>> BEGIN PAGE TEXT

Richter changes goals

At the first section of the year, a TA might ask students for their name, year and major, but not their autograph.

However, the average student does not have his number hanging from the rafters at Madison Square Garden, his name on Lord Stanley’s Cup, an Olympic silver medal, or a World Cup Championship on his resume. Mike Richter — who hung up his skates for the New York Rangers last year and recently became one of the newest members of Calhoun College — has all of those things, in addition to a resumed career as an undergraduate.

In 1987, following his second stellar season at the University of Wisconsin, Richter left to join the U.S. National Team. Seventeen years later, he has returned to full-time student life in New Haven, working towards his degree.

“I’ve always planned to go back to school,” Richter said. “My injury happened at a time when I wasn’t considering stopping at that moment, but my plan has always been [to go back to school].”

Richter retired Sept. 4, 2003, after sustaining multiple concussions, ending a 14-year career in which he set nine individual Rangers’ records. On Mike Richter Night Feb. 4, 2004, he became the third Ranger in history to have his number — 35 — retired. New York had drafted Richter 28th overall in the 1985 NHL Entry Draft.

>> END PAGE TEXT
>> BEGIN GIVEN RECORDS

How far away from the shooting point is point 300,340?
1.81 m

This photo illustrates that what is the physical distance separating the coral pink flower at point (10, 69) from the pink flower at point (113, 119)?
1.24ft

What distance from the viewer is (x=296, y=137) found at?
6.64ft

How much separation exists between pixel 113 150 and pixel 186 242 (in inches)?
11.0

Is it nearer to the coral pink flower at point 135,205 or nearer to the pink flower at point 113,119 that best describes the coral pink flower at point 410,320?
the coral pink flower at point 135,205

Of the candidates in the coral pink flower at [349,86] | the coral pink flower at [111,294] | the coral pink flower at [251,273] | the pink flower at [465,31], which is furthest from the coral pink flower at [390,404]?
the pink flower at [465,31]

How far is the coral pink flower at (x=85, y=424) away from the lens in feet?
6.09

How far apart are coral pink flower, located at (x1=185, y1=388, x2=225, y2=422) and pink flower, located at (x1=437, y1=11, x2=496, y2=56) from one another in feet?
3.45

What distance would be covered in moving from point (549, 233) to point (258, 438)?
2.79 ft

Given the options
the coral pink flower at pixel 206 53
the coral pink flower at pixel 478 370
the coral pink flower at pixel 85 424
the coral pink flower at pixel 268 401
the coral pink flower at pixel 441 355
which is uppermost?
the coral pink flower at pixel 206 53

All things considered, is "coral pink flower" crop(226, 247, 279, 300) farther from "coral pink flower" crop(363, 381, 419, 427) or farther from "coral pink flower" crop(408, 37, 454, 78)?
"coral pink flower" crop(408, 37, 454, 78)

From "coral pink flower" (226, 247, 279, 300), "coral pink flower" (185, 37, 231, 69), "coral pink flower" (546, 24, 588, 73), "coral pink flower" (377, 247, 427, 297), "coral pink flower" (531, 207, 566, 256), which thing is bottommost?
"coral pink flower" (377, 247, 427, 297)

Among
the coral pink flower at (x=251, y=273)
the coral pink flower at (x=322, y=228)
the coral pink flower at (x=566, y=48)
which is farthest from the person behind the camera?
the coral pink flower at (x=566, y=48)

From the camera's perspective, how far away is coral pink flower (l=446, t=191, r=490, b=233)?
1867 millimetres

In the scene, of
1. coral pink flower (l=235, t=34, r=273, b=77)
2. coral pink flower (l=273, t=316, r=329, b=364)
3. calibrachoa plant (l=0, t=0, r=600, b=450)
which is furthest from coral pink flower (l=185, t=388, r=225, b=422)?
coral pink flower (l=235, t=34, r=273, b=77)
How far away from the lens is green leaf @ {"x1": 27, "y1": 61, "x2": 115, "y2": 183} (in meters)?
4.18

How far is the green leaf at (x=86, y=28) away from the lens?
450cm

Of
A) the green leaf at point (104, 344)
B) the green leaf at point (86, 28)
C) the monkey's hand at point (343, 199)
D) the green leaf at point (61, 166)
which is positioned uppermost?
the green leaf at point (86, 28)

>> END GIVEN RECORDS

▶ **PARTS OF THE EXERCISE**:
A: In the article about Mike Richter, give the passage again starting at the words "Richter changes goals" and stopping after "as an undergraduate.", changing "Calhoun College" to "Silliman College".
B: According to the article on Mike Richter, which distinctions does Richter have that the average student does not? List all of them.
C: Continue the article on Mike Richter from its last sentence.

▶ **ANSWER SET**:
A:
Richter changes goals

At the first section of the year, a TA might ask students for their name, year and major, but not their autograph.

However, the average student does not have his number hanging from the rafters at Madison Square Garden, his name on Lord Stanley’s Cup, an Olympic silver medal, or a World Cup Championship on his resume. Mike Richter — who hung up his skates for the New York Rangers last year and recently became one of the newest members of Silliman College — has all of those things, in addition to a resumed career as an undergraduate.

B:
- His number hanging from the rafters at Madison Square Garden
- His name on Lord Stanley's Cup
- An Olympic silver medal
- A World Cup Championship on his resume

C:
Despite the satisfaction of having arguably the greatest career of an American goalie in hockey history, the Flourtown, Penn. native was forced to look beyond the confines of the hockey rink for his next step in life.

“I tried over the course of my career to be a person first, who happens to play a sport,” Richter said. “After [playing ice hockey] for almost 30 years, you identify yourself [with it] much more than I would have thought that I did. There is a sense of loss. Your identity and a lot of things are bound up in what you do, no matter what it is.”

By taking summer classes at both Columbia and Cornell, he stayed involved in the academic world throughout his playing career. Additionally, Richter thrived in the cultural and intellectual setting of New York City.

His decision to return to school has come as no shock to those who know him.

“I believe he looks at it as a great challenge,” said two-time NHL All-Star Mathieu Schneider, who was Richter’s teammate on the 1996 World Cup Team and two Olympic teams, as well as the Rangers from 1998-2000.

Back in the Philadelphia suburbs finishing his degree was something he often discussed.

“My dad and his mom have been real good friends for over 20 years now and constantly they talked about [it],” J.J. Reydel said.

Reydel and Richter were teammates in high school at Germantown Academy in Fort Washington, Penn., where Reydel’s father taught the future NHL star.

“[During his career] Mike was renowned for being one of those guys who wanted to live in the city, because that’s where the culture was. Sometimes it wasn’t even to advance to a degree. He was an intellectual guy,” Reydel said.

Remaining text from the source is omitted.